- Texto para leer:

------------------------------------------------------------------------

Sin pretenderse completa, esta selección de vínculos familiares entre protagonistas del Poema es ilustrativa. Evidencia que las parentelas principales formaban un conjunto relativamente reducido y endogámico, cuyo número de miembros dentro de la nobleza no guardaba relación con el decidido protagonismo en la vida política del reino.
Quienes se podrían considerar mejor caracterizados entre los magnates, los condes, eran una minoría dentro de la minoría. Además, no tenían relevancia similar en el ambiente palatino, ni era homóloga su implantación territorial o su reparto por el reino.[7] El intento de evaluar su número en tiempos de Alfonso VI identifica unos cincuenta en total -hasta treinta simultáneos-, que provenían de una quincena de parentelas (Reilly, 1989: passim); por entonces, el título era más frecuente en Galicia que en León y sobre todo en Castilla, donde los magnates eran reconocidos más como senior/es. La cifra de condes investidos durante los reinados de Urraca y Alfonso VII es inferior: poco más de veinte, a los que cabe sumar una decena de la época anterior y aquellos que, como Ponce de Minerva, alcanzaron la dignidad después de 1157 (Barton, 1997: 225-302). De hecho, la tendencia a la reducción del número de condes se acentuaría en los reinados inmediatos, hasta su casi total extinción.
Tras este grupo principal vienen los mencionados como barones, magnates, proceres o primates en actos de ambiente palatino -casi siempre de forma colectiva y vaga-, y los signatarios de diplomas que figuran como seniores. La designación Filius comitis, de uso individual o colectivo, refleja expectativas de los vástagos.
Aún quedaba detrás la mayoría de quienes eran considerados nobles, pues compartían con los anteriores privilegiados valores y prácticas ¿Cómo identificar y jerarquizar a un sector complejo articulándolo entre sí y respecto a la sociedad de su tiempo?

------------------------------------------------------------------------

- Filas de datos:
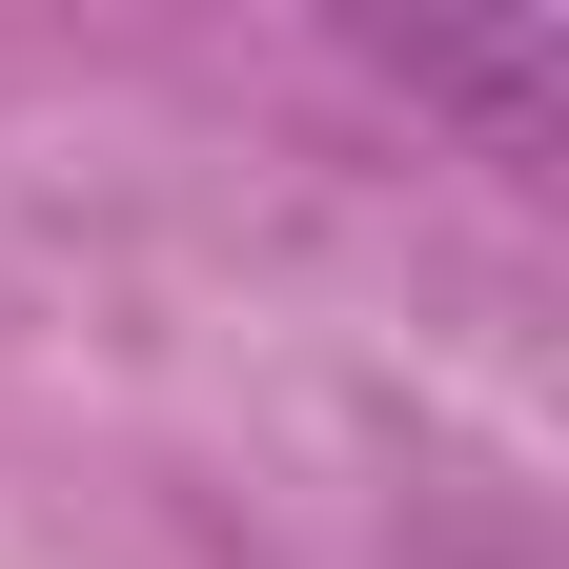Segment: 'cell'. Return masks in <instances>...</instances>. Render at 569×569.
Wrapping results in <instances>:
<instances>
[{"instance_id": "1", "label": "cell", "mask_w": 569, "mask_h": 569, "mask_svg": "<svg viewBox=\"0 0 569 569\" xmlns=\"http://www.w3.org/2000/svg\"><path fill=\"white\" fill-rule=\"evenodd\" d=\"M387 61H407L427 102H468L488 142H529V122L569 102V41H549V21H529V41H448V21H387Z\"/></svg>"}]
</instances>
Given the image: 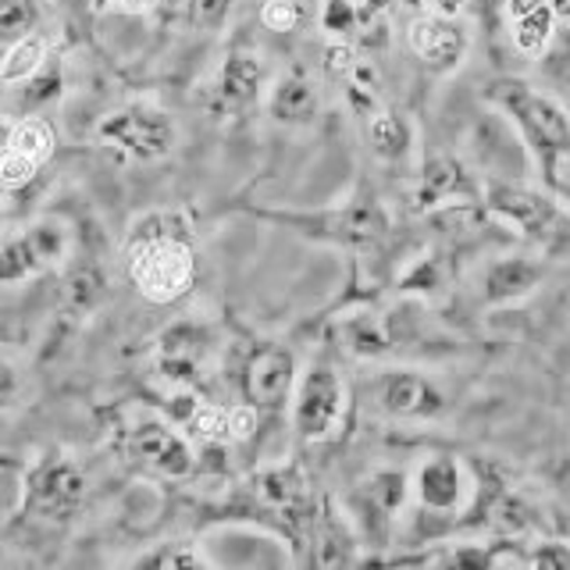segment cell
Wrapping results in <instances>:
<instances>
[{
    "label": "cell",
    "instance_id": "cell-1",
    "mask_svg": "<svg viewBox=\"0 0 570 570\" xmlns=\"http://www.w3.org/2000/svg\"><path fill=\"white\" fill-rule=\"evenodd\" d=\"M121 257L132 289L157 307L183 299L200 275L196 232L186 210H150L136 218Z\"/></svg>",
    "mask_w": 570,
    "mask_h": 570
},
{
    "label": "cell",
    "instance_id": "cell-2",
    "mask_svg": "<svg viewBox=\"0 0 570 570\" xmlns=\"http://www.w3.org/2000/svg\"><path fill=\"white\" fill-rule=\"evenodd\" d=\"M485 97L517 129L524 150L531 154V160L539 165L542 178L552 189L560 168L570 160V111L560 100H552L542 89L513 76L489 82Z\"/></svg>",
    "mask_w": 570,
    "mask_h": 570
},
{
    "label": "cell",
    "instance_id": "cell-3",
    "mask_svg": "<svg viewBox=\"0 0 570 570\" xmlns=\"http://www.w3.org/2000/svg\"><path fill=\"white\" fill-rule=\"evenodd\" d=\"M243 214L267 225L289 228L296 236L311 239L317 246H335V249H353L364 254L374 249L389 236V214L382 200L371 189L353 193L350 200L332 204V207H314V210H293V207H254L243 204Z\"/></svg>",
    "mask_w": 570,
    "mask_h": 570
},
{
    "label": "cell",
    "instance_id": "cell-4",
    "mask_svg": "<svg viewBox=\"0 0 570 570\" xmlns=\"http://www.w3.org/2000/svg\"><path fill=\"white\" fill-rule=\"evenodd\" d=\"M86 471L65 450H47L22 474V507L18 517L36 524H71L86 507Z\"/></svg>",
    "mask_w": 570,
    "mask_h": 570
},
{
    "label": "cell",
    "instance_id": "cell-5",
    "mask_svg": "<svg viewBox=\"0 0 570 570\" xmlns=\"http://www.w3.org/2000/svg\"><path fill=\"white\" fill-rule=\"evenodd\" d=\"M481 204L503 225L521 232L528 243L549 249V254H570V210L552 196L517 186L510 178H489Z\"/></svg>",
    "mask_w": 570,
    "mask_h": 570
},
{
    "label": "cell",
    "instance_id": "cell-6",
    "mask_svg": "<svg viewBox=\"0 0 570 570\" xmlns=\"http://www.w3.org/2000/svg\"><path fill=\"white\" fill-rule=\"evenodd\" d=\"M97 139L132 165H154L178 147V121L154 100H129L97 121Z\"/></svg>",
    "mask_w": 570,
    "mask_h": 570
},
{
    "label": "cell",
    "instance_id": "cell-7",
    "mask_svg": "<svg viewBox=\"0 0 570 570\" xmlns=\"http://www.w3.org/2000/svg\"><path fill=\"white\" fill-rule=\"evenodd\" d=\"M118 450L139 471L168 481H183L196 471L193 439L183 432V424L157 414H136L132 421H125L118 432Z\"/></svg>",
    "mask_w": 570,
    "mask_h": 570
},
{
    "label": "cell",
    "instance_id": "cell-8",
    "mask_svg": "<svg viewBox=\"0 0 570 570\" xmlns=\"http://www.w3.org/2000/svg\"><path fill=\"white\" fill-rule=\"evenodd\" d=\"M346 406H350V389L343 382V374H338V367L314 361L296 382L293 403H289L293 432L303 442H328L338 428H343Z\"/></svg>",
    "mask_w": 570,
    "mask_h": 570
},
{
    "label": "cell",
    "instance_id": "cell-9",
    "mask_svg": "<svg viewBox=\"0 0 570 570\" xmlns=\"http://www.w3.org/2000/svg\"><path fill=\"white\" fill-rule=\"evenodd\" d=\"M239 400L264 414H282L296 392V356L282 343H249L236 361Z\"/></svg>",
    "mask_w": 570,
    "mask_h": 570
},
{
    "label": "cell",
    "instance_id": "cell-10",
    "mask_svg": "<svg viewBox=\"0 0 570 570\" xmlns=\"http://www.w3.org/2000/svg\"><path fill=\"white\" fill-rule=\"evenodd\" d=\"M267 86V68L257 50L249 47H232L225 50L222 65L214 68L210 82L204 86V111L214 121H236L246 118L264 97Z\"/></svg>",
    "mask_w": 570,
    "mask_h": 570
},
{
    "label": "cell",
    "instance_id": "cell-11",
    "mask_svg": "<svg viewBox=\"0 0 570 570\" xmlns=\"http://www.w3.org/2000/svg\"><path fill=\"white\" fill-rule=\"evenodd\" d=\"M71 249V232L53 222V218H40L26 225L14 236L0 239V285H18L29 282L36 275L58 267Z\"/></svg>",
    "mask_w": 570,
    "mask_h": 570
},
{
    "label": "cell",
    "instance_id": "cell-12",
    "mask_svg": "<svg viewBox=\"0 0 570 570\" xmlns=\"http://www.w3.org/2000/svg\"><path fill=\"white\" fill-rule=\"evenodd\" d=\"M218 353V335L204 321H175L157 338V371L160 379L178 385V389H193L204 379V371L210 364V356Z\"/></svg>",
    "mask_w": 570,
    "mask_h": 570
},
{
    "label": "cell",
    "instance_id": "cell-13",
    "mask_svg": "<svg viewBox=\"0 0 570 570\" xmlns=\"http://www.w3.org/2000/svg\"><path fill=\"white\" fill-rule=\"evenodd\" d=\"M58 150V132L43 115H22L11 121L4 147H0V189H26Z\"/></svg>",
    "mask_w": 570,
    "mask_h": 570
},
{
    "label": "cell",
    "instance_id": "cell-14",
    "mask_svg": "<svg viewBox=\"0 0 570 570\" xmlns=\"http://www.w3.org/2000/svg\"><path fill=\"white\" fill-rule=\"evenodd\" d=\"M410 499V478L400 468H379L356 485V521L371 542H385Z\"/></svg>",
    "mask_w": 570,
    "mask_h": 570
},
{
    "label": "cell",
    "instance_id": "cell-15",
    "mask_svg": "<svg viewBox=\"0 0 570 570\" xmlns=\"http://www.w3.org/2000/svg\"><path fill=\"white\" fill-rule=\"evenodd\" d=\"M374 403L396 421H432L445 410L442 389L421 371H385L374 389Z\"/></svg>",
    "mask_w": 570,
    "mask_h": 570
},
{
    "label": "cell",
    "instance_id": "cell-16",
    "mask_svg": "<svg viewBox=\"0 0 570 570\" xmlns=\"http://www.w3.org/2000/svg\"><path fill=\"white\" fill-rule=\"evenodd\" d=\"M468 485H471V474L463 471V463L456 456H428L414 478L421 517H439V521L460 517L463 499H468V492H474Z\"/></svg>",
    "mask_w": 570,
    "mask_h": 570
},
{
    "label": "cell",
    "instance_id": "cell-17",
    "mask_svg": "<svg viewBox=\"0 0 570 570\" xmlns=\"http://www.w3.org/2000/svg\"><path fill=\"white\" fill-rule=\"evenodd\" d=\"M410 50L428 71H456L463 53H468V29L456 22V14H435L424 11L410 26Z\"/></svg>",
    "mask_w": 570,
    "mask_h": 570
},
{
    "label": "cell",
    "instance_id": "cell-18",
    "mask_svg": "<svg viewBox=\"0 0 570 570\" xmlns=\"http://www.w3.org/2000/svg\"><path fill=\"white\" fill-rule=\"evenodd\" d=\"M267 111L285 129H303V125H314L321 115V89L311 79L307 68H289L282 71L272 86V97H267Z\"/></svg>",
    "mask_w": 570,
    "mask_h": 570
},
{
    "label": "cell",
    "instance_id": "cell-19",
    "mask_svg": "<svg viewBox=\"0 0 570 570\" xmlns=\"http://www.w3.org/2000/svg\"><path fill=\"white\" fill-rule=\"evenodd\" d=\"M450 200H478V183L468 175V168L460 165L456 157H428L421 178H417V189H414V207L417 210H432L442 207Z\"/></svg>",
    "mask_w": 570,
    "mask_h": 570
},
{
    "label": "cell",
    "instance_id": "cell-20",
    "mask_svg": "<svg viewBox=\"0 0 570 570\" xmlns=\"http://www.w3.org/2000/svg\"><path fill=\"white\" fill-rule=\"evenodd\" d=\"M507 18L517 50L528 53V58H542L560 22L549 0H507Z\"/></svg>",
    "mask_w": 570,
    "mask_h": 570
},
{
    "label": "cell",
    "instance_id": "cell-21",
    "mask_svg": "<svg viewBox=\"0 0 570 570\" xmlns=\"http://www.w3.org/2000/svg\"><path fill=\"white\" fill-rule=\"evenodd\" d=\"M542 264L531 261V257H503L495 261L489 272H485V282H481V289H485V299L492 307H507V303H517L531 296L539 289L542 282Z\"/></svg>",
    "mask_w": 570,
    "mask_h": 570
},
{
    "label": "cell",
    "instance_id": "cell-22",
    "mask_svg": "<svg viewBox=\"0 0 570 570\" xmlns=\"http://www.w3.org/2000/svg\"><path fill=\"white\" fill-rule=\"evenodd\" d=\"M332 335L343 343L346 353L361 356V361H382V356L396 350L389 338V328H385V314H374V311H356V314L343 317L332 328Z\"/></svg>",
    "mask_w": 570,
    "mask_h": 570
},
{
    "label": "cell",
    "instance_id": "cell-23",
    "mask_svg": "<svg viewBox=\"0 0 570 570\" xmlns=\"http://www.w3.org/2000/svg\"><path fill=\"white\" fill-rule=\"evenodd\" d=\"M129 567H142V570H207V567H218V563H214L207 546H200V542L168 539V542H157L150 549H142L139 557L129 560Z\"/></svg>",
    "mask_w": 570,
    "mask_h": 570
},
{
    "label": "cell",
    "instance_id": "cell-24",
    "mask_svg": "<svg viewBox=\"0 0 570 570\" xmlns=\"http://www.w3.org/2000/svg\"><path fill=\"white\" fill-rule=\"evenodd\" d=\"M61 89H65V65H61L58 53H50L36 76H29L26 82H18V89H14V118L40 115L47 104H53L61 97Z\"/></svg>",
    "mask_w": 570,
    "mask_h": 570
},
{
    "label": "cell",
    "instance_id": "cell-25",
    "mask_svg": "<svg viewBox=\"0 0 570 570\" xmlns=\"http://www.w3.org/2000/svg\"><path fill=\"white\" fill-rule=\"evenodd\" d=\"M367 139L374 154L382 160H400L410 154V142H414V129L400 111H389V107H379V111L367 115Z\"/></svg>",
    "mask_w": 570,
    "mask_h": 570
},
{
    "label": "cell",
    "instance_id": "cell-26",
    "mask_svg": "<svg viewBox=\"0 0 570 570\" xmlns=\"http://www.w3.org/2000/svg\"><path fill=\"white\" fill-rule=\"evenodd\" d=\"M47 58H50V47H47V40L40 32L18 36V40L8 43L4 53H0V82H4V86L26 82L29 76H36V71L43 68Z\"/></svg>",
    "mask_w": 570,
    "mask_h": 570
},
{
    "label": "cell",
    "instance_id": "cell-27",
    "mask_svg": "<svg viewBox=\"0 0 570 570\" xmlns=\"http://www.w3.org/2000/svg\"><path fill=\"white\" fill-rule=\"evenodd\" d=\"M193 0H94V11L100 14H150L160 22L186 26Z\"/></svg>",
    "mask_w": 570,
    "mask_h": 570
},
{
    "label": "cell",
    "instance_id": "cell-28",
    "mask_svg": "<svg viewBox=\"0 0 570 570\" xmlns=\"http://www.w3.org/2000/svg\"><path fill=\"white\" fill-rule=\"evenodd\" d=\"M314 0H261V26L267 32H296L311 22Z\"/></svg>",
    "mask_w": 570,
    "mask_h": 570
},
{
    "label": "cell",
    "instance_id": "cell-29",
    "mask_svg": "<svg viewBox=\"0 0 570 570\" xmlns=\"http://www.w3.org/2000/svg\"><path fill=\"white\" fill-rule=\"evenodd\" d=\"M321 26L332 40H353L361 32V18H356L353 0H325L321 4Z\"/></svg>",
    "mask_w": 570,
    "mask_h": 570
},
{
    "label": "cell",
    "instance_id": "cell-30",
    "mask_svg": "<svg viewBox=\"0 0 570 570\" xmlns=\"http://www.w3.org/2000/svg\"><path fill=\"white\" fill-rule=\"evenodd\" d=\"M32 0H0V43H14L18 36L32 32Z\"/></svg>",
    "mask_w": 570,
    "mask_h": 570
},
{
    "label": "cell",
    "instance_id": "cell-31",
    "mask_svg": "<svg viewBox=\"0 0 570 570\" xmlns=\"http://www.w3.org/2000/svg\"><path fill=\"white\" fill-rule=\"evenodd\" d=\"M232 14V0H193L186 26L196 32H218Z\"/></svg>",
    "mask_w": 570,
    "mask_h": 570
},
{
    "label": "cell",
    "instance_id": "cell-32",
    "mask_svg": "<svg viewBox=\"0 0 570 570\" xmlns=\"http://www.w3.org/2000/svg\"><path fill=\"white\" fill-rule=\"evenodd\" d=\"M528 567L539 570H570V546L567 542H539L528 552Z\"/></svg>",
    "mask_w": 570,
    "mask_h": 570
},
{
    "label": "cell",
    "instance_id": "cell-33",
    "mask_svg": "<svg viewBox=\"0 0 570 570\" xmlns=\"http://www.w3.org/2000/svg\"><path fill=\"white\" fill-rule=\"evenodd\" d=\"M18 392H22V374H18V367L8 361V356H0V414L14 406Z\"/></svg>",
    "mask_w": 570,
    "mask_h": 570
},
{
    "label": "cell",
    "instance_id": "cell-34",
    "mask_svg": "<svg viewBox=\"0 0 570 570\" xmlns=\"http://www.w3.org/2000/svg\"><path fill=\"white\" fill-rule=\"evenodd\" d=\"M421 8L435 11V14H456L463 8V0H417Z\"/></svg>",
    "mask_w": 570,
    "mask_h": 570
},
{
    "label": "cell",
    "instance_id": "cell-35",
    "mask_svg": "<svg viewBox=\"0 0 570 570\" xmlns=\"http://www.w3.org/2000/svg\"><path fill=\"white\" fill-rule=\"evenodd\" d=\"M552 193L557 196H563V200L570 204V160L560 168V175H557V183H552Z\"/></svg>",
    "mask_w": 570,
    "mask_h": 570
},
{
    "label": "cell",
    "instance_id": "cell-36",
    "mask_svg": "<svg viewBox=\"0 0 570 570\" xmlns=\"http://www.w3.org/2000/svg\"><path fill=\"white\" fill-rule=\"evenodd\" d=\"M552 11H557V18H563V22H570V0H549Z\"/></svg>",
    "mask_w": 570,
    "mask_h": 570
}]
</instances>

------------------------------------------------------------------------

- Ejercicio planteado 1:
Copia del texto sobre la nobleza del reino el pasaje que empieza en "Sin pretenderse completa, esta" y sigue hasta "política del reino.", sin alterar nada.
- Ejercicio planteado 2:
Prosigue el texto sobre la nobleza del reino a partir del punto en que se detiene.

- Respuesta 1:
Sin pretenderse completa, esta selección de vínculos familiares entre protagonistas del Poema es ilustrativa. Evidencia que las parentelas principales formaban un conjunto relativamente reducido y endogámico, cuyo número de miembros dentro de la nobleza no guardaba relación con el decidido protagonismo en la vida política del reino.

- Respuesta 2:
Potentem, mediocrem vel inferiorem: los tres términos figuran en un documento de 1106 donde el conde Raimundo de Galicia y su esposa Urraca -la hija de Alfonso VI que le sucedió en el trono-, donan cierta aldea a la iglesia de Santa María Magdalena de la villa de Sahagún (Herrero, 1988: III, nº 1143). El enunciado forma parte de las rutinarias pinceladas sobre la sociedad con que se conmina a quien contraríe un gesto piadoso o un mandato. Incorpora, como particularidad, la categoría mediocrem, que modularía la polaridad tradicional “mayor/menor”, o “máximo/mínimo”. Pero ¿a quiénes se refiere este inusual calificativo? La vaguedad del vocabulario corre pareja a la carestía de menciones.[8] Sin prescindir de material tan disperso, se ha preferido usar una corta selección de textos, de cierto periodo (el reinado de Alfonso VI), asociando la terminología con episodios vividos, esto es, contextualizarla.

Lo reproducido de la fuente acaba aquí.